Молодые родители для своих первоклассников ищут училок, похожих на Марью Петровну. 

Хотят, чтобы их дети вставали, когда учитель входит в класс, молча стояли, потом молча садились и писали: «Классная работа». Две клеточки вниз, три клеточки вправо. 

То есть до них самих дошло, что это не подавление личности их детей, а фундамент, на котором потом будет выращено здание личности. И что это за личность получится — хижина или храм в стиле пламенеющей готики? Это уж как получится. Но без фундамента не построишь ни хижины, ни тем более храма.

То есть мы отходим от позиции, что детям можно все. 

— От позиции, что общество должно приспосабливаться к неудобным детям. То есть в какой-то момент считалось: ребенок должен быть удобным, молчать. «Ты что, не видишь, старшие разговаривают?» «Вырастешь, узнаешь». «Рано тебе, еще молоко на губах не обсохло». «Твой номер 37-й, сидеть и не высовываться».

От этого мы ушли, прошли некую точку гармонии и пришли сюда — обществу сказали, что оно должно приспосабливаться к неудобным детям. Потому что дети — цветы жизни, потому что они личности. Общество согласилось. 

Теперь норма — ребенок стучит ногой по креслу самолета, дети орут и бегают в кафе, куда люди вечером пришли отдохнуть, ученик может встать и на уроке что-то сказать. И так далее. <…>

Фото: freepik.com

— Я много смотрю на традиции воспитания детей в британских школах. Там даже не обсуждается, что дети должны вести себя определенным образом при старших, с другими детьми. Это объясняют с трех лет.

— Если кого-то из предыдущих поколений спросить, что такое хорошо воспитанный человек, он пожмет плечами и скажет: «Человек, который умеет хорошо себя вести в разных обстоятельствах». Но за последние 15–20 лет из языка практически исчезло словосочетание «хорошо себя вести». Мы не понимаем, что это значит.

Воспитание — это, по сути, обучение вести себя самому.

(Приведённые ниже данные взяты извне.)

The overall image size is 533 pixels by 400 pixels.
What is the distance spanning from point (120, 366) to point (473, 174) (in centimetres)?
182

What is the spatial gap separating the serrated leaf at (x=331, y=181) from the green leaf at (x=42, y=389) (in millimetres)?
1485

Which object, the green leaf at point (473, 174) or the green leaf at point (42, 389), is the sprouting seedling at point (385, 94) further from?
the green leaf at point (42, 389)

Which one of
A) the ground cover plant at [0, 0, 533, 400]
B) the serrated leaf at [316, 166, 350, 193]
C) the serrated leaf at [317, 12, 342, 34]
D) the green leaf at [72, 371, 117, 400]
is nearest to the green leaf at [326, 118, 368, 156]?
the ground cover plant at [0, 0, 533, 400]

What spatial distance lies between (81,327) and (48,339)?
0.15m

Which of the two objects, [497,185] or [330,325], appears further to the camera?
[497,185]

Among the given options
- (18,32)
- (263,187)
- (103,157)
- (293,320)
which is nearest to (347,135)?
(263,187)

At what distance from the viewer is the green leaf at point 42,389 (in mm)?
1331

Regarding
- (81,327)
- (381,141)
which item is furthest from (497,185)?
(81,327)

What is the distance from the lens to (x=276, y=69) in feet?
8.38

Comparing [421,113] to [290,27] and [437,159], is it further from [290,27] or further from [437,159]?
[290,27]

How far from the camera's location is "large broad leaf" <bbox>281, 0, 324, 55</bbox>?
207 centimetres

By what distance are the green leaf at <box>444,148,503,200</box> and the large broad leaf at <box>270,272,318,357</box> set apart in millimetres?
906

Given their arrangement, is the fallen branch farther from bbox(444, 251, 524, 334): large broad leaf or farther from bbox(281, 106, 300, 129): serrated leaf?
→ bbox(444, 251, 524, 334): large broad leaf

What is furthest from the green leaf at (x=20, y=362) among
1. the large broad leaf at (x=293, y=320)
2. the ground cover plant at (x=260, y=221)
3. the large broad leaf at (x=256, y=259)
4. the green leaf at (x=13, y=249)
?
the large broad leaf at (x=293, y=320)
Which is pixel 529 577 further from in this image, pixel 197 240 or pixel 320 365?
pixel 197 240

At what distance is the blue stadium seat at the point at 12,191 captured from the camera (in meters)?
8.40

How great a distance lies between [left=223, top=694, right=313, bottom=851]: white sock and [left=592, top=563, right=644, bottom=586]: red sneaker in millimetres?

Я иду, а не меня кто-то ведет. Хорошо воспитанный человек — это не тот, которого прихлопнули в первом классе, и он так сидит. Это тот, который на основе фундамента в какой-то момент научается сам себя вести. То есть какие претензии к зумерам? Они как-то странно себя ведут. 

— Часто у подростков есть оборот в речи: «Я это сделаю, но это не точно». И когда ты пытаешься возразить: «Подожди, мы же с тобой договаривались», то слышишь в ответ: «Я сказал, что это не точно». Вербальное избегание ответственности. 

— В этой истории я на стороне ребенка. Знаете почему? Договариваться можно только с равным. То есть один учитель договаривается с другим, что подменит его на уроке — нормально. Один ребенок договаривается с другим, что они пойдут вместе в кино — тоже. Но там, где иерархия, договоренность невозможна. Солдат с генералом, родитель с ребенком, директор школы с учеником не договариваются — вышестоящий информирует нижестоящего. Мы иерархические приматы. В нас эта иерархичность вшита. Если директору нужно, чтобы ученик вытер доску тряпкой, он с ним не договаривается, а ставит задачу. 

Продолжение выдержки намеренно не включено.